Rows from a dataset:
>> START
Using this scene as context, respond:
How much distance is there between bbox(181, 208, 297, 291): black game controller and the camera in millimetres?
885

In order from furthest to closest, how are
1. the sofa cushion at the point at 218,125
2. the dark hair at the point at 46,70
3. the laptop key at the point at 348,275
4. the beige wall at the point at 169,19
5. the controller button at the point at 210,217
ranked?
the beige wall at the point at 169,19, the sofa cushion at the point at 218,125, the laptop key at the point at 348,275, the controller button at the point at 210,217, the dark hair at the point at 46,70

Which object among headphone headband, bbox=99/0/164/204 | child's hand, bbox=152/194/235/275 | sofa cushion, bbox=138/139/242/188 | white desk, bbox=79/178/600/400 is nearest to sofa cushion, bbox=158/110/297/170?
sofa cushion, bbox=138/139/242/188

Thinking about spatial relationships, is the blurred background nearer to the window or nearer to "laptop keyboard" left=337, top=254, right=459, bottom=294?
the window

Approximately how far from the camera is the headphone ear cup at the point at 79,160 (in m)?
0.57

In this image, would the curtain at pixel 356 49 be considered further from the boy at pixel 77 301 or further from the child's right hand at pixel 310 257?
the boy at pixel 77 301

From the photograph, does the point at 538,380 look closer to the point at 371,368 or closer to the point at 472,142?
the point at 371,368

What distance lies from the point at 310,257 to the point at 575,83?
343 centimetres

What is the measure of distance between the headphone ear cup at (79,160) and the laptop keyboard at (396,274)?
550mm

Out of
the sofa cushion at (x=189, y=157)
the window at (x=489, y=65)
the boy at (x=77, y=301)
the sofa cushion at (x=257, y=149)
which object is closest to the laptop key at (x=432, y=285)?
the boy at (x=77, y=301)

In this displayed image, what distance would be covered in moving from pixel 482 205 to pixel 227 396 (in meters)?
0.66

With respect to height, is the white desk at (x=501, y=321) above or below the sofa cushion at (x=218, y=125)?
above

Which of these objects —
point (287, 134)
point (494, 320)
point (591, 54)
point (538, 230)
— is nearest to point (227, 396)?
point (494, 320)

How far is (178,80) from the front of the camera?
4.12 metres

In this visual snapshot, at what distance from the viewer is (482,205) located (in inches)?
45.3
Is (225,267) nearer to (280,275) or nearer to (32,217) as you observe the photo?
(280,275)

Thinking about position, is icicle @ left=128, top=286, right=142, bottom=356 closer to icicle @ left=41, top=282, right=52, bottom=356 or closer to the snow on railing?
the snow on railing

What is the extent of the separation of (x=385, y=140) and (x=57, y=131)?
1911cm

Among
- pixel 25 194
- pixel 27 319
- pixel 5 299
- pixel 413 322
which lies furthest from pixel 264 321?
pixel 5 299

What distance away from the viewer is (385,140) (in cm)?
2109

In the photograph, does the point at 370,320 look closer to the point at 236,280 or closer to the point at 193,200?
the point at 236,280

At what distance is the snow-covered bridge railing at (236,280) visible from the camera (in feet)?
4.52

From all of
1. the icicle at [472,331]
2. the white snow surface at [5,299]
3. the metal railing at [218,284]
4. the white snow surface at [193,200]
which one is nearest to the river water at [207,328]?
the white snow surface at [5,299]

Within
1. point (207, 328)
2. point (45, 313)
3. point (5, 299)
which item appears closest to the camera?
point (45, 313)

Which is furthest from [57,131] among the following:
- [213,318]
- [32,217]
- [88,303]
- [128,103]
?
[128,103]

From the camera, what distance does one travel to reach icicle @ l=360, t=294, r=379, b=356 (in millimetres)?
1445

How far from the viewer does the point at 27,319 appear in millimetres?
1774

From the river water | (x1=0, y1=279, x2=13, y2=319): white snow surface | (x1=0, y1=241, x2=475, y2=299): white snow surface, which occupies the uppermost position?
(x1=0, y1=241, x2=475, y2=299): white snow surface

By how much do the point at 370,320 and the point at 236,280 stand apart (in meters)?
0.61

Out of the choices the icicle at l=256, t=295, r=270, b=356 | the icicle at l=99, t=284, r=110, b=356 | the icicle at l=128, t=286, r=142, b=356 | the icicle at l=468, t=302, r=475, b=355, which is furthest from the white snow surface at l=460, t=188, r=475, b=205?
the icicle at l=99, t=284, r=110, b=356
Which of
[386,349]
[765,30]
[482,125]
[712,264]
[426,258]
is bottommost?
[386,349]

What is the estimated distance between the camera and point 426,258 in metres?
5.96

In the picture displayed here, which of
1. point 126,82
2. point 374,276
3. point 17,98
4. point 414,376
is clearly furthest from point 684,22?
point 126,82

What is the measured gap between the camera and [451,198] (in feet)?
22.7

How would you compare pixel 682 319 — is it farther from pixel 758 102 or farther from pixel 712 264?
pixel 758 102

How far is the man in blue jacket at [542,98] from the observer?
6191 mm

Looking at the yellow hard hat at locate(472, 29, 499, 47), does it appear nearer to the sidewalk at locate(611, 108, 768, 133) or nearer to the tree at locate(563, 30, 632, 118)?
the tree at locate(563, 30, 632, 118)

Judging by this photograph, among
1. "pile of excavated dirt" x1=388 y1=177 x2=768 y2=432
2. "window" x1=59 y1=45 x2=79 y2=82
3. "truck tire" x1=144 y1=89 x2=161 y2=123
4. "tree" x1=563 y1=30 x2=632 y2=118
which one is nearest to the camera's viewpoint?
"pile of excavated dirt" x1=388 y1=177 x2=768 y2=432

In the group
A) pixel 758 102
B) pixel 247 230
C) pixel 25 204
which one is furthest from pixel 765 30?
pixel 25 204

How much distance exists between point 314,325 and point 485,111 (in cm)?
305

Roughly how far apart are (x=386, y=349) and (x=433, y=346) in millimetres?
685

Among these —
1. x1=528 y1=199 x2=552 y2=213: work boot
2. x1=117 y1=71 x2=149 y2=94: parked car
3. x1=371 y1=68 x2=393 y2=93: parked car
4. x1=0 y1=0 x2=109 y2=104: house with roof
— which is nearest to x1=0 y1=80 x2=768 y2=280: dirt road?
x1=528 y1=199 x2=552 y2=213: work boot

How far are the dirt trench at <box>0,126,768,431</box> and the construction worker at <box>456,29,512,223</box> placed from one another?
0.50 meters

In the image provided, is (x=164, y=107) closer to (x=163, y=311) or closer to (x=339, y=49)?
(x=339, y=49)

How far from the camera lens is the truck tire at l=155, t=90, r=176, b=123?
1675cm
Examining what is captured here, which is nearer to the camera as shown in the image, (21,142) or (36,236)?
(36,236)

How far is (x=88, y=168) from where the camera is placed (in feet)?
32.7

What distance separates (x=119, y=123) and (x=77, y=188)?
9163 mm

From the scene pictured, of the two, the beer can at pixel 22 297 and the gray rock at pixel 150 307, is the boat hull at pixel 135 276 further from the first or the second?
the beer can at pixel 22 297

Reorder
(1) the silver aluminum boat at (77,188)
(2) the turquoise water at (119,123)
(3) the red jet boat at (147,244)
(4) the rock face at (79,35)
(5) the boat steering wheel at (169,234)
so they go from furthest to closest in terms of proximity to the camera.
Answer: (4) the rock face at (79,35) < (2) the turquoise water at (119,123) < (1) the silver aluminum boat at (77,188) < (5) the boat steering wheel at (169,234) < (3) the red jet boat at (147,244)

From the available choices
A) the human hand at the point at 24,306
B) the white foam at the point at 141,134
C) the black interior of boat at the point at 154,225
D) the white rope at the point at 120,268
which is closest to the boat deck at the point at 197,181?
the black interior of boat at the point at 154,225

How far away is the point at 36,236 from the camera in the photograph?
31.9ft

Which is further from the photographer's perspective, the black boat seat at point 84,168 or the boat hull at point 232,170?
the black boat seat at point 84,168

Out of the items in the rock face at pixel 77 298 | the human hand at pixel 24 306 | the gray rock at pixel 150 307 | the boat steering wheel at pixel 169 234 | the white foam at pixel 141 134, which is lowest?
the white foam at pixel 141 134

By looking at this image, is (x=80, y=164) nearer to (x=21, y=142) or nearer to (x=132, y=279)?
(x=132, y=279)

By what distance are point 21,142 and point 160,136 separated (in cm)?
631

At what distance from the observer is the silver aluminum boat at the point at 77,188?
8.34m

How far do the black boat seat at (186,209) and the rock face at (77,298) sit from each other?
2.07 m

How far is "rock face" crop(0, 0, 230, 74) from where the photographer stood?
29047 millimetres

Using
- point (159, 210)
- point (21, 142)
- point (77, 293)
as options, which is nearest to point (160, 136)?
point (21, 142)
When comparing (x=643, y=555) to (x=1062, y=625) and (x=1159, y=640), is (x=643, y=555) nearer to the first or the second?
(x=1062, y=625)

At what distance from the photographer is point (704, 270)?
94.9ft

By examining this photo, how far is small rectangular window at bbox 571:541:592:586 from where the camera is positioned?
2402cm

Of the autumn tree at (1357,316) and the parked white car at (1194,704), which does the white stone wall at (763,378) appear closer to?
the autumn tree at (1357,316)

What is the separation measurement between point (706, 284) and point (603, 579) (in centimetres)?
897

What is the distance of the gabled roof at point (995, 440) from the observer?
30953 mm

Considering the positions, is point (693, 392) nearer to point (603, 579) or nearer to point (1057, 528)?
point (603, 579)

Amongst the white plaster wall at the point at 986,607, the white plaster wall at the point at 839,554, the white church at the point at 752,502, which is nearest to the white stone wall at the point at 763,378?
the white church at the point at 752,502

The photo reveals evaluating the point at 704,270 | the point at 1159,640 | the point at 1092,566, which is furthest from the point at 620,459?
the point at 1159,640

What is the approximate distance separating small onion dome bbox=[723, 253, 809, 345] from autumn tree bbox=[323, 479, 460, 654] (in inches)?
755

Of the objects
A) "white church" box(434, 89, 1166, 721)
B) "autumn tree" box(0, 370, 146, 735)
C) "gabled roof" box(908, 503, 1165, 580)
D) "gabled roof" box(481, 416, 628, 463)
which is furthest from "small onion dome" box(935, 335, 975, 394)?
>> END
EXERCISE REQUIREMENTS: Return the rows exactly as they appear, starting at the line that contains "The photo reveals" and ending at the last line of the rows, with both ends included.

SOLUTION FOR THIS TASK:
The photo reveals evaluating the point at 704,270 | the point at 1159,640 | the point at 1092,566, which is furthest from the point at 620,459?
the point at 1159,640

What is the approximate distance separating small onion dome bbox=[723, 253, 809, 345] from autumn tree bbox=[323, 479, 460, 654] (in inches)?
755

Of the objects
A) "white church" box(434, 89, 1166, 721)
B) "autumn tree" box(0, 370, 146, 735)
C) "gabled roof" box(908, 503, 1165, 580)
D) "gabled roof" box(481, 416, 628, 463)
which is furthest from "small onion dome" box(935, 335, 975, 394)?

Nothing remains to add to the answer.